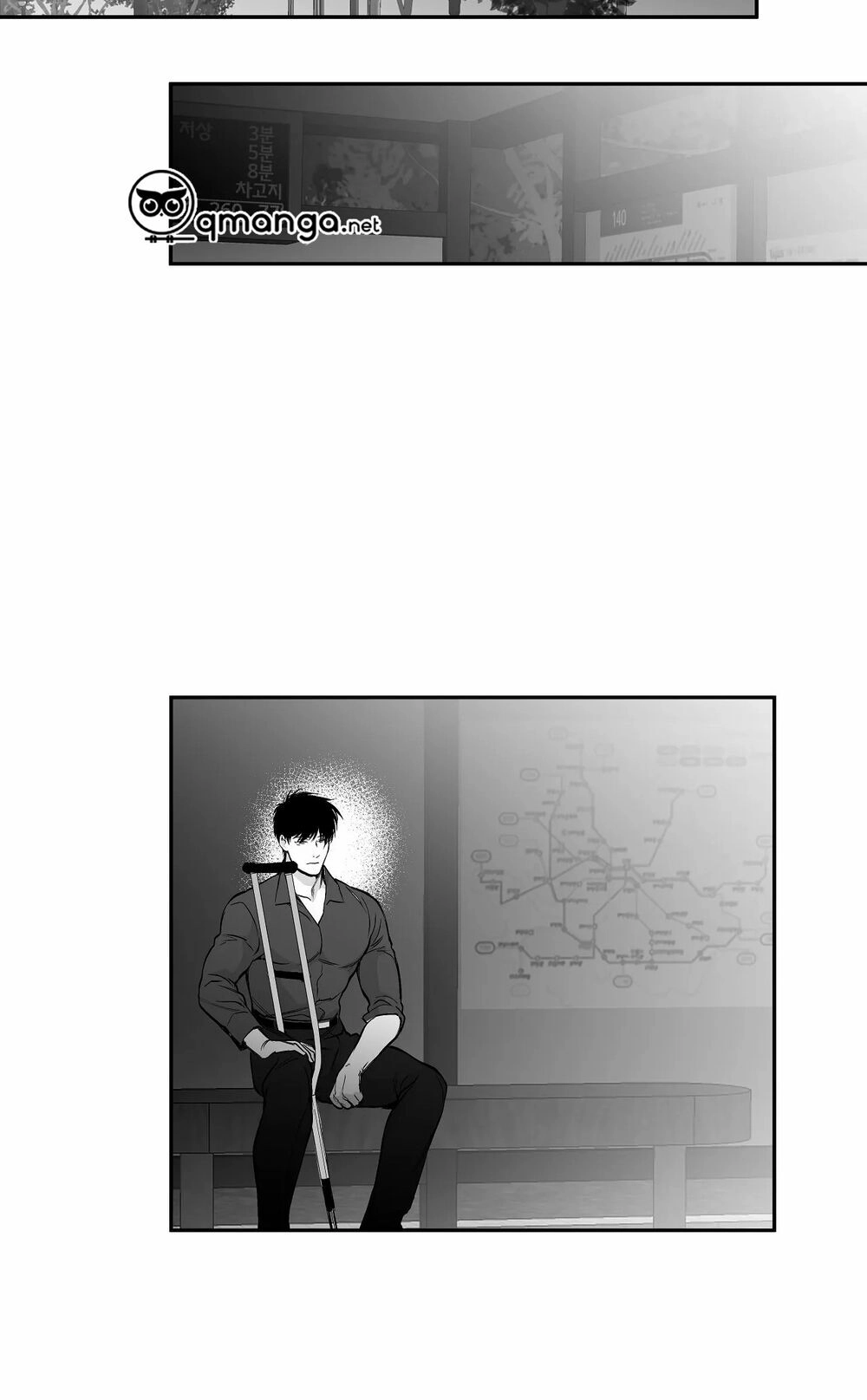 Khi Đôi Chân Thôi Bước Chapter 33 - 36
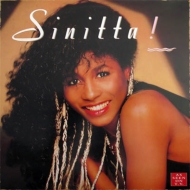 Sinitta! (2CD Deluxe Edition)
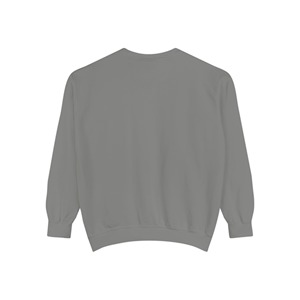Sweat-shirt décontracté unisexe en coton 100% doublé polaire, coupe régulière, impression numérique personnalisée OEM de haute qualité pour l'hiver - Product Image 2
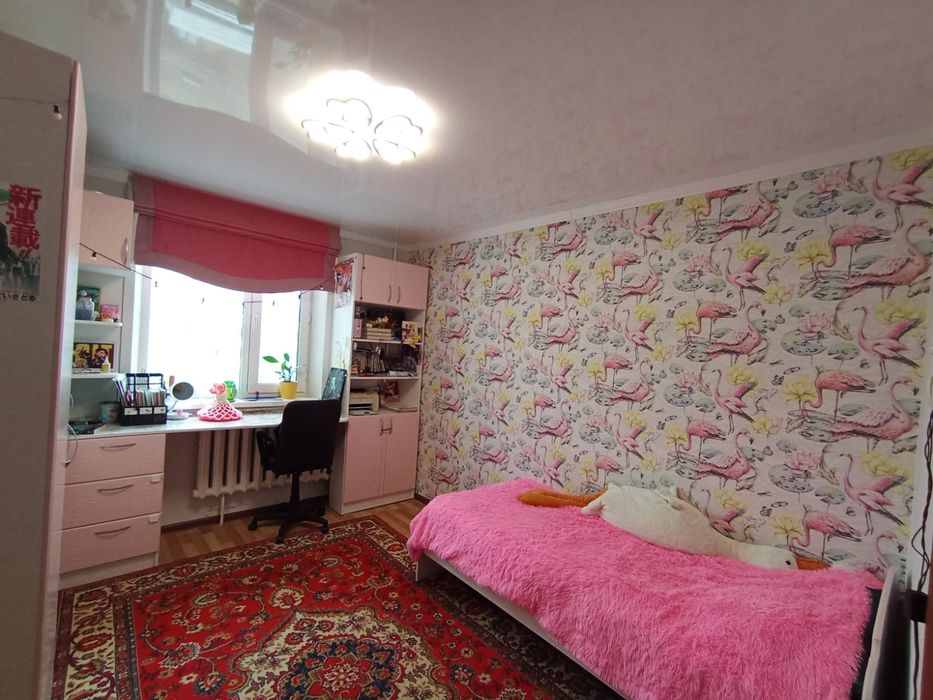 Продам 3х комнатную квартиру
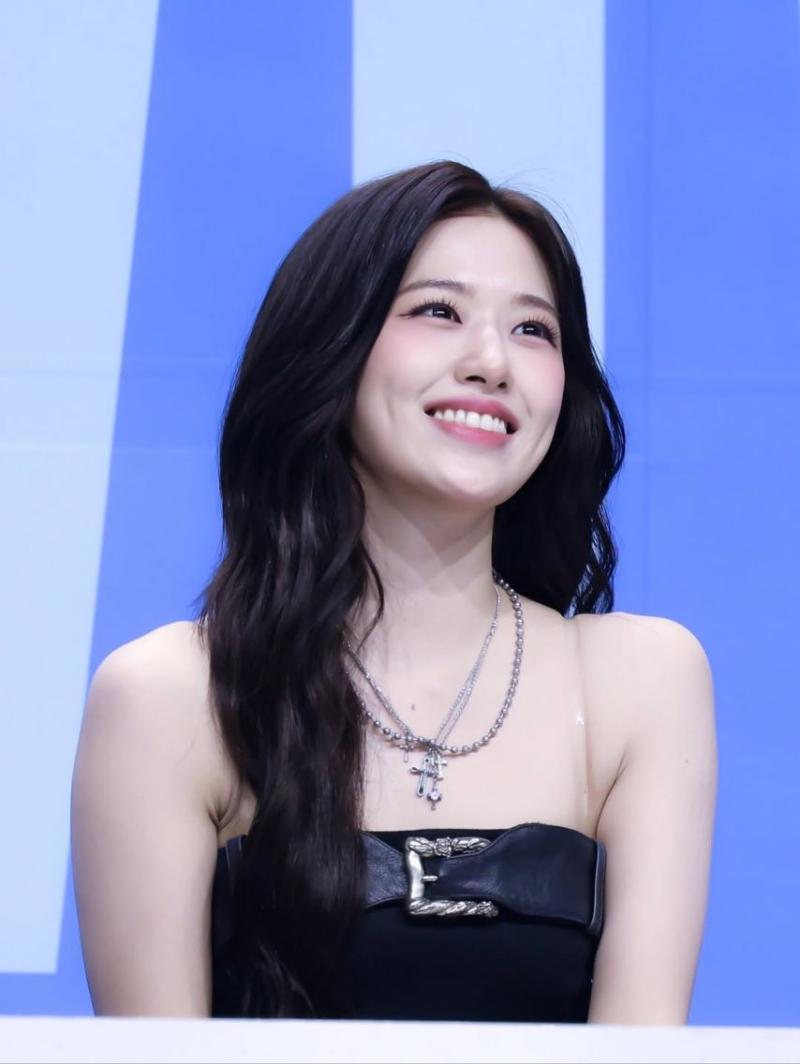 IVE (아이브) 안유진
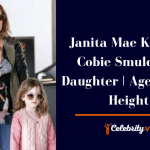 Janita Mae Killam | Cobie Smulders's Daughter | Age, Bio, & Height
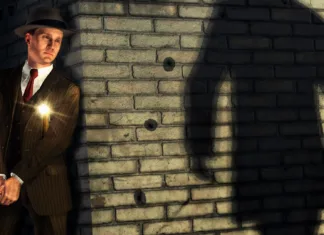 Návrat hry L.A. Noire od Take-Two – náznaky nové hry v unikátním detektivním žánru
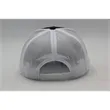 5 Panel A Frame Golf Trucker Cap w/Rope | https://www.bestnamebadges.com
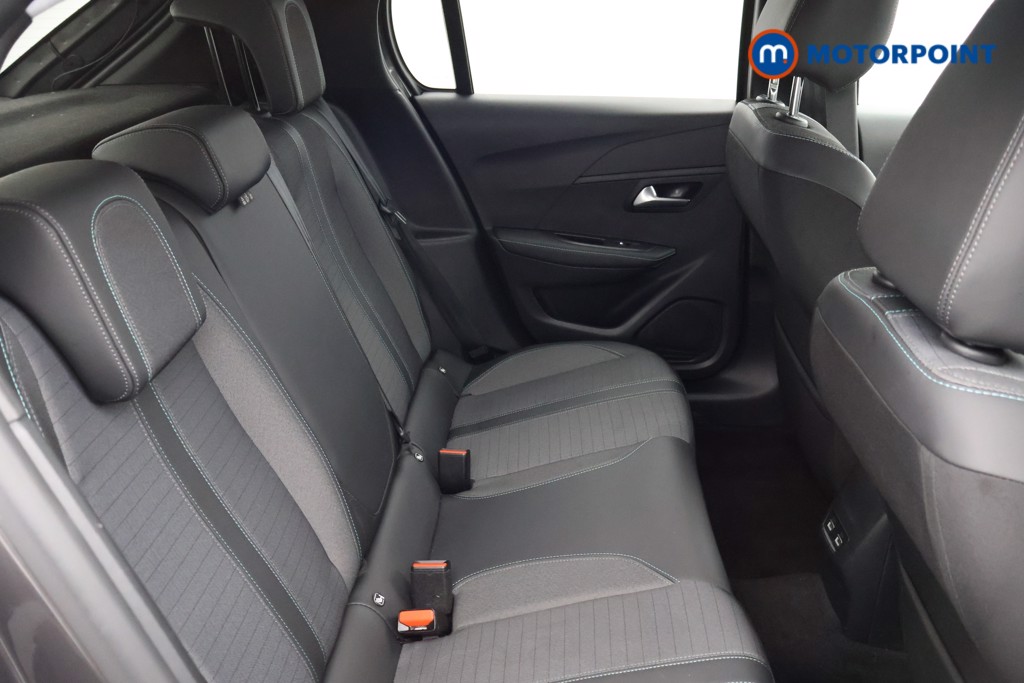 Peugeot 208 Allure Premium -Plus Automatic Petrol Hatchback - Stock Number (1628256) - 12th supplementary image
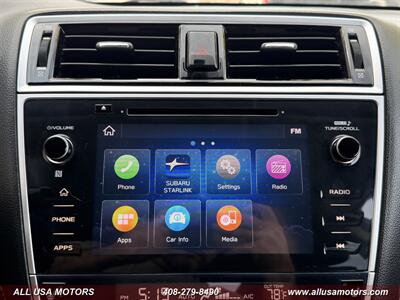 2019 Subaru Outback 2.5i Premium - Photo 33 - San Jose, CA 95116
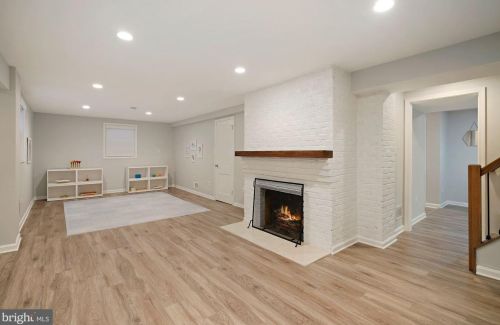 6543 Chesterfield Ave, Mc Lean VA  22101-5231 exterior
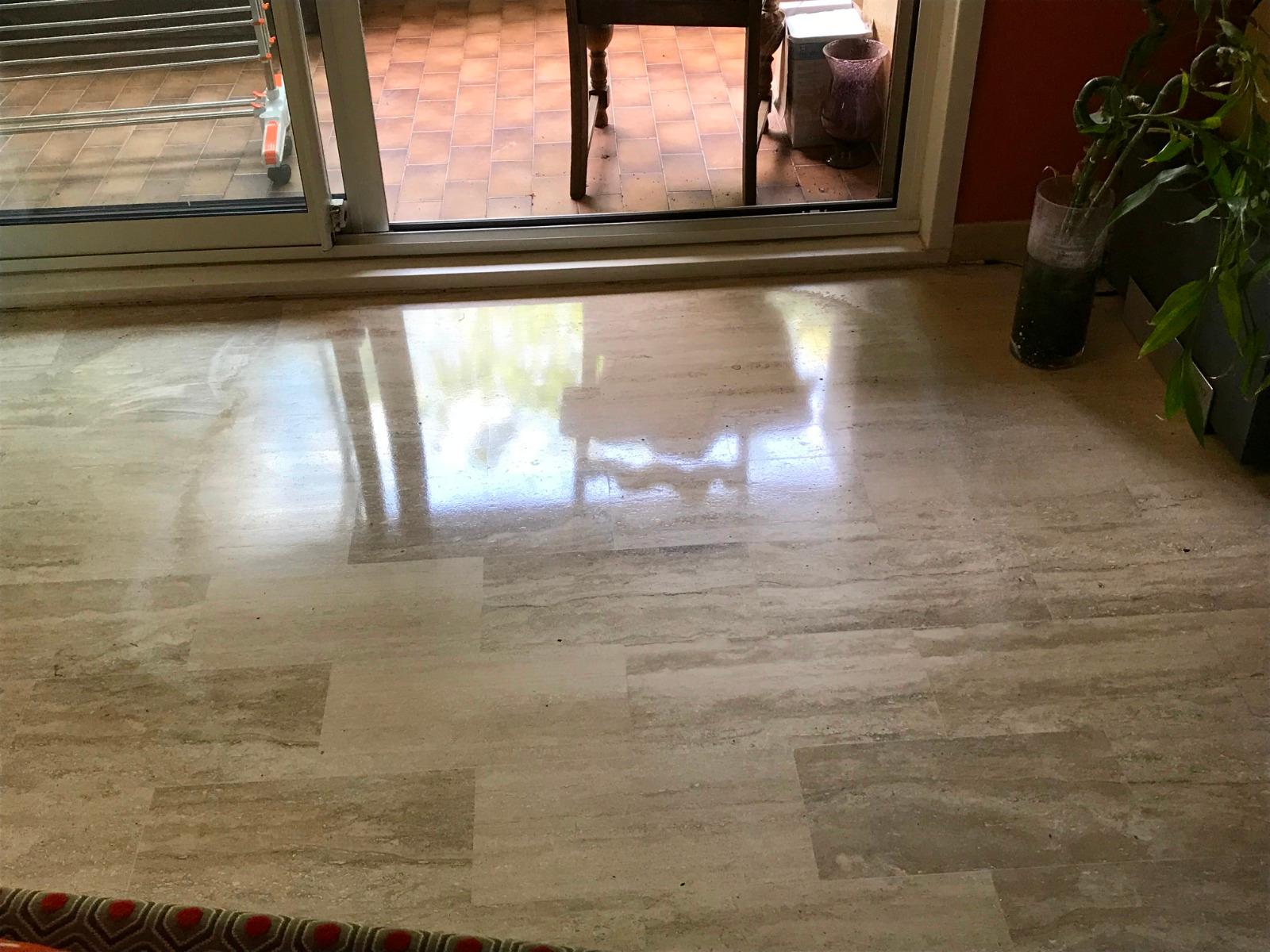 Essai sur 1 M2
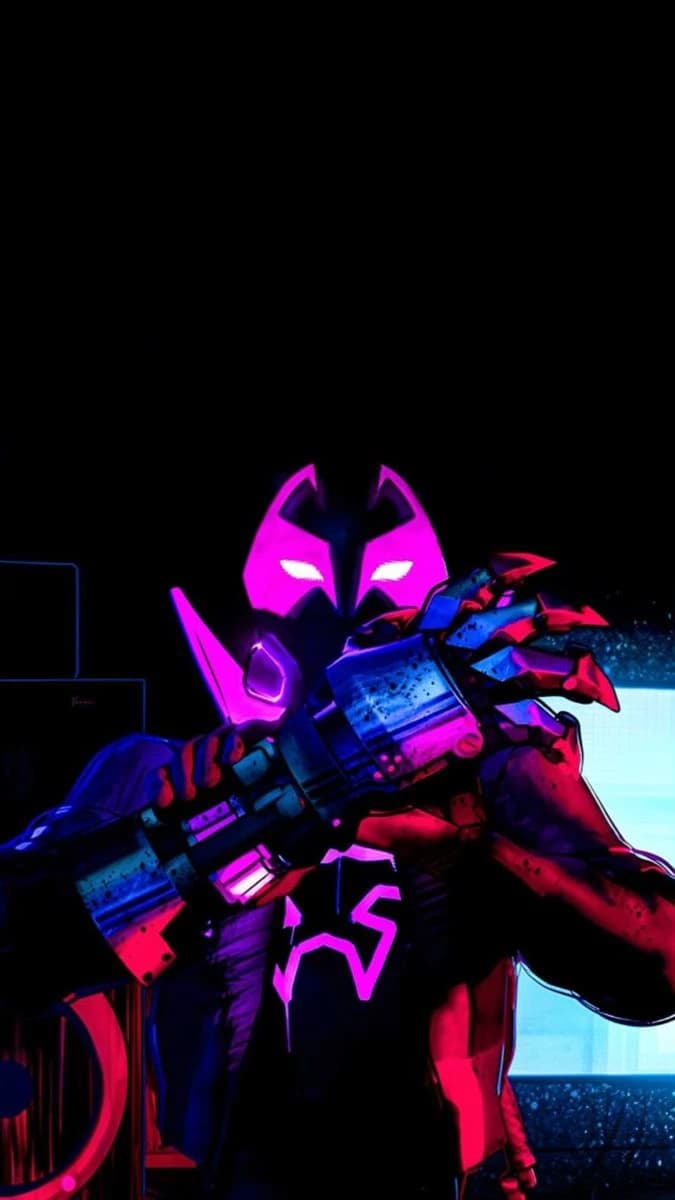 Miles G Morales \| 001 thumbnail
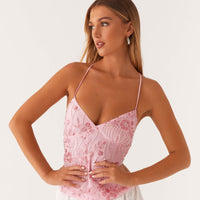 Roze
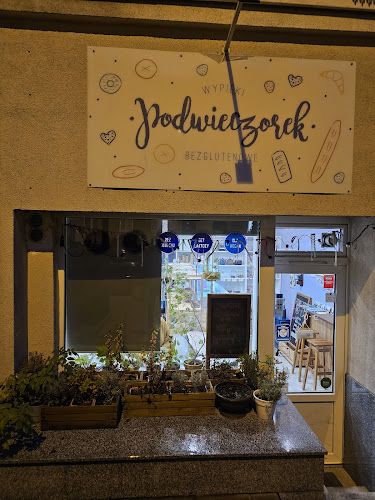 Podwieczorek - Gastronomia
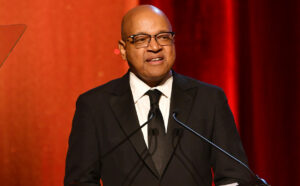 David Thomas, Morehouse HBCU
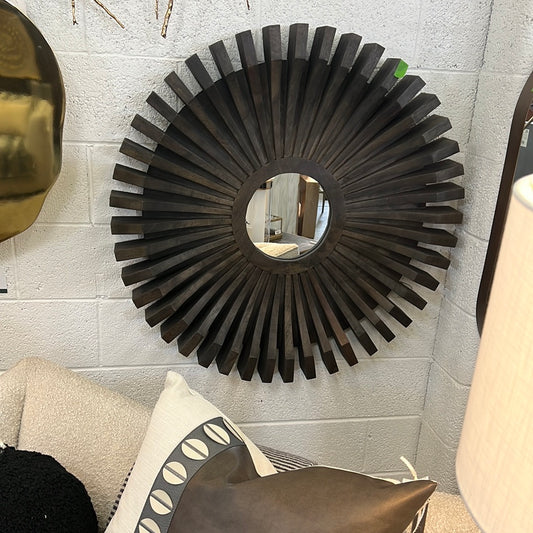 Zion mirror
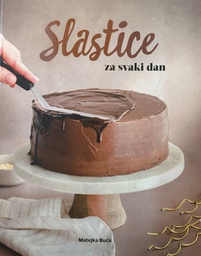 [A-08-1A] SLASTICE ZA SVAKI DAN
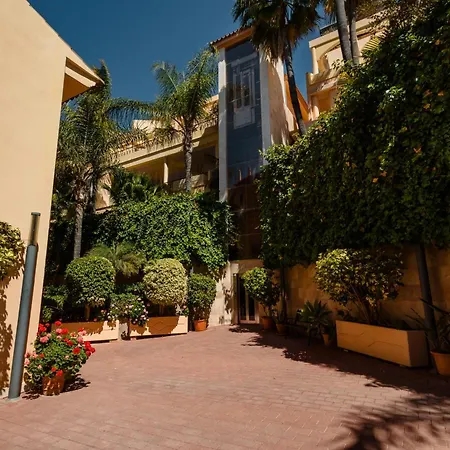 Penthouse With Sea And Views, Nueva Andalucia, Apartment Marbella
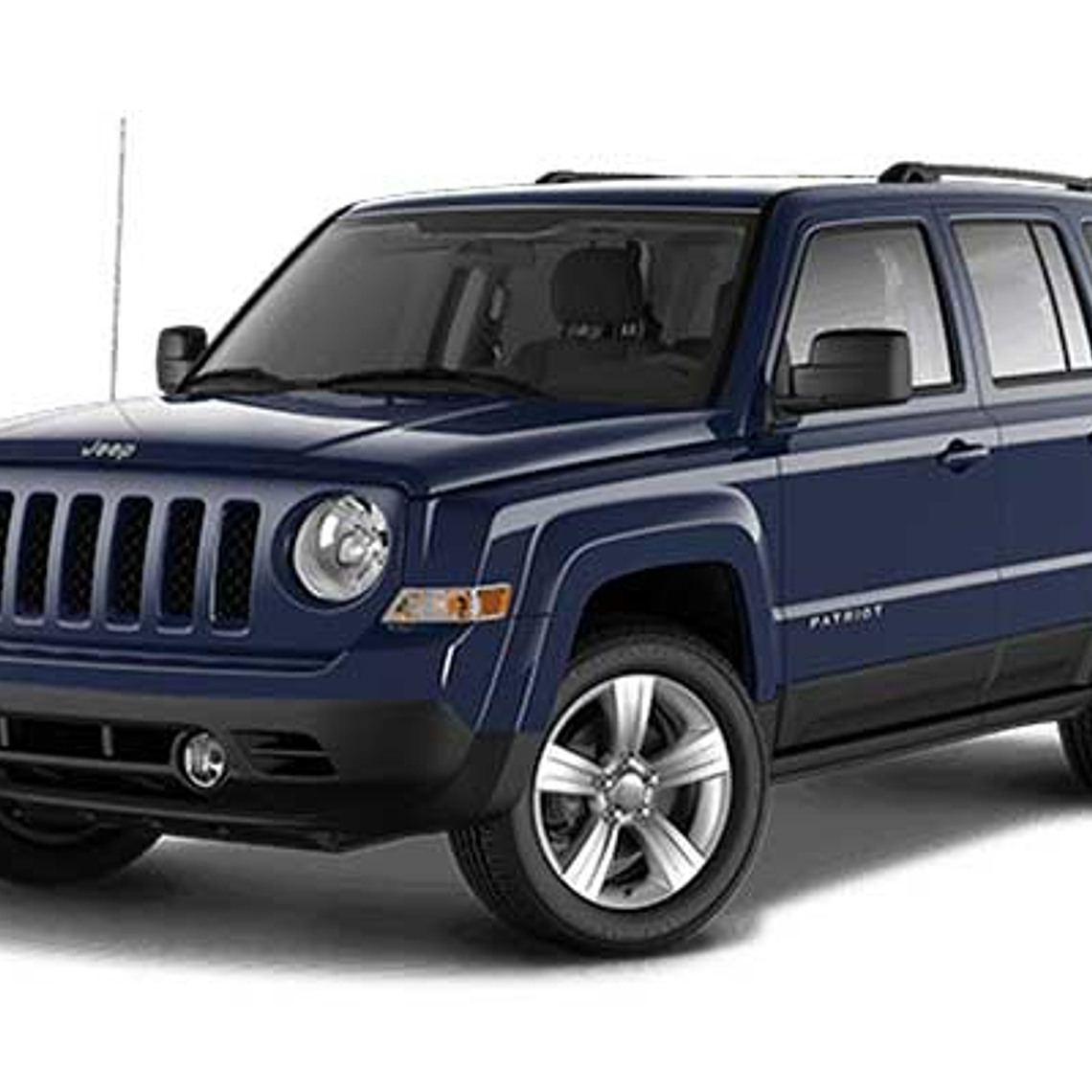 Manual De Taller Jeep Patriot (2006-2017) Español 1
- - -
■ Your goal: From the line that contains "Essai sur 1 M2" to the last line of the data above, inclusive, transcribe every line exactly and only those lines, omitting pictures.

■ Task answer:
 Essai sur 1 M2
 Miles G Morales \| 001 thumbnail
 Roze
 Podwieczorek - Gastronomia
 David Thomas, Morehouse HBCU
 Zion mirror
 [A-08-1A] SLASTICE ZA SVAKI DAN
 Penthouse With Sea And Views, Nueva Andalucia, Apartment Marbella
 Manual De Taller Jeep Patriot (2006-2017) Español 1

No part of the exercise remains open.